**What is being asked**
Write out the records again, exactly, leaving none out.

**Record list**
....................

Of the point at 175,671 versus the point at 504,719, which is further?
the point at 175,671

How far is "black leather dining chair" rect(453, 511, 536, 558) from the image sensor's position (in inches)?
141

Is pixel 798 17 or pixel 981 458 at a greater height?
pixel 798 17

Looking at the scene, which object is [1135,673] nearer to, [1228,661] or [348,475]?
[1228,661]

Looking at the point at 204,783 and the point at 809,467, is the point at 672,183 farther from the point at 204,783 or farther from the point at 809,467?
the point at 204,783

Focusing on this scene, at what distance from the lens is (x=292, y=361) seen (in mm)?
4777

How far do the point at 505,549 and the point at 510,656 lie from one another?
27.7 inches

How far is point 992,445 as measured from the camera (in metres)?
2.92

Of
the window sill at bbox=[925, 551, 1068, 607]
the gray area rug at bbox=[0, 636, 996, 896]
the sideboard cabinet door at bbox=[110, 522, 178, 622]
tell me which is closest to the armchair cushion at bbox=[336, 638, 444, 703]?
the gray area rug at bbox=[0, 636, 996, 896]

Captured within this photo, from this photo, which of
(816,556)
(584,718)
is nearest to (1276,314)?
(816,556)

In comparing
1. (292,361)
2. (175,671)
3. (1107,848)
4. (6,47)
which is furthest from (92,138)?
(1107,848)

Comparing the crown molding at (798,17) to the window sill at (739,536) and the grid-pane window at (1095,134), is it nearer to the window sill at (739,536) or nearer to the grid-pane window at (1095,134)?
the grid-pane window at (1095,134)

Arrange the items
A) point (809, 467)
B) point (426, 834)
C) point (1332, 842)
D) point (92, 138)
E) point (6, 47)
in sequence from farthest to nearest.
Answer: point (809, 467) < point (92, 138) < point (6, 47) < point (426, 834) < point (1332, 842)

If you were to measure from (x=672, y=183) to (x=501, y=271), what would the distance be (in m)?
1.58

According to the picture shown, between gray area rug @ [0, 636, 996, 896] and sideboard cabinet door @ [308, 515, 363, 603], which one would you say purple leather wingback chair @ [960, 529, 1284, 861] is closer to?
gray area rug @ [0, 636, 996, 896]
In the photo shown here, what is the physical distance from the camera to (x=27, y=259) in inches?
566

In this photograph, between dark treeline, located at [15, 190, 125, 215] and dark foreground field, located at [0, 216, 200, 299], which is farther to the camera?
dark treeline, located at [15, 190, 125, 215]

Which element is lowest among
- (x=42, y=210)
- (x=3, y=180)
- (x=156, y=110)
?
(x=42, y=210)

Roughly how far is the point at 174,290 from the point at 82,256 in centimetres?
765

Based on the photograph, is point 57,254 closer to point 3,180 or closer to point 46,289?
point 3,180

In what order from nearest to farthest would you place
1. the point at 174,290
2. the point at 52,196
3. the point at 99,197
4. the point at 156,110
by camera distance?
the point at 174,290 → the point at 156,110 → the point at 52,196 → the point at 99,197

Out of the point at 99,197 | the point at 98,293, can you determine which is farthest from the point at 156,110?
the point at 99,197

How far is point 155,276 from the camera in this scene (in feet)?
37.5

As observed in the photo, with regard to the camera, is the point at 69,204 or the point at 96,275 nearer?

....................

**Correct response**
Of the point at 175,671 versus the point at 504,719, which is further?
the point at 175,671

How far is "black leather dining chair" rect(453, 511, 536, 558) from the image sensor's position (in inches)?
141

Is pixel 798 17 or pixel 981 458 at a greater height?
pixel 798 17

Looking at the scene, which object is [1135,673] nearer to, [1228,661] or [348,475]?
[1228,661]

Looking at the point at 204,783 and the point at 809,467, is the point at 672,183 farther from the point at 204,783 or farther from the point at 809,467?
the point at 204,783

Focusing on this scene, at what distance from the lens is (x=292, y=361) seen (in mm)?
4777

How far do the point at 505,549 and the point at 510,656 lie from one another?
27.7 inches

How far is point 992,445 as measured from the camera (in metres)?
2.92

Of
the window sill at bbox=[925, 551, 1068, 607]
the gray area rug at bbox=[0, 636, 996, 896]
the sideboard cabinet door at bbox=[110, 522, 178, 622]
tell me which is closest to the armchair cushion at bbox=[336, 638, 444, 703]?
the gray area rug at bbox=[0, 636, 996, 896]

Captured within this photo, from this photo, which of
(816,556)
(584,718)
is nearest to (1276,314)?
(816,556)

In comparing
1. (292,361)
2. (175,671)
3. (1107,848)
4. (6,47)
which is furthest from (92,138)?
(1107,848)

Comparing the crown molding at (798,17) to the window sill at (739,536) and the grid-pane window at (1095,134), is it nearer to the window sill at (739,536) or nearer to the grid-pane window at (1095,134)?
the grid-pane window at (1095,134)

Arrange the items
A) point (809, 467)
B) point (426, 834)
C) point (1332, 842)
D) point (92, 138)
E) point (6, 47)
in sequence from farthest to nearest.
Answer: point (809, 467) < point (92, 138) < point (6, 47) < point (426, 834) < point (1332, 842)

If you were to measure from (x=672, y=183) to (x=501, y=271), what would the distance be (in m)?
1.58

According to the picture shown, between gray area rug @ [0, 636, 996, 896] and sideboard cabinet door @ [308, 515, 363, 603], which one would you say purple leather wingback chair @ [960, 529, 1284, 861] is closer to?
gray area rug @ [0, 636, 996, 896]
In the photo shown here, what is the physical distance from the camera to (x=27, y=259) in inches?
566

In this photograph, between dark treeline, located at [15, 190, 125, 215] and dark foreground field, located at [0, 216, 200, 299], which is farther to the camera?
dark treeline, located at [15, 190, 125, 215]

Which element is lowest among
- (x=42, y=210)
- (x=3, y=180)
- (x=156, y=110)
?
(x=42, y=210)

Roughly how far is the point at 174,290 from the point at 82,256 in centimetres?
765

Based on the photograph, is point 57,254 closer to point 3,180 or closer to point 46,289?
point 3,180

In what order from nearest to farthest would you place
1. the point at 174,290
2. the point at 52,196
3. the point at 99,197
4. the point at 156,110
by camera distance?
the point at 174,290 → the point at 156,110 → the point at 52,196 → the point at 99,197

Out of the point at 99,197 | the point at 98,293, can you determine which is farthest from the point at 156,110?
the point at 99,197

How far is point 155,276 from the camera in this scene (in feet)?
37.5

As observed in the photo, with regard to the camera, is the point at 69,204 or the point at 96,275 nearer?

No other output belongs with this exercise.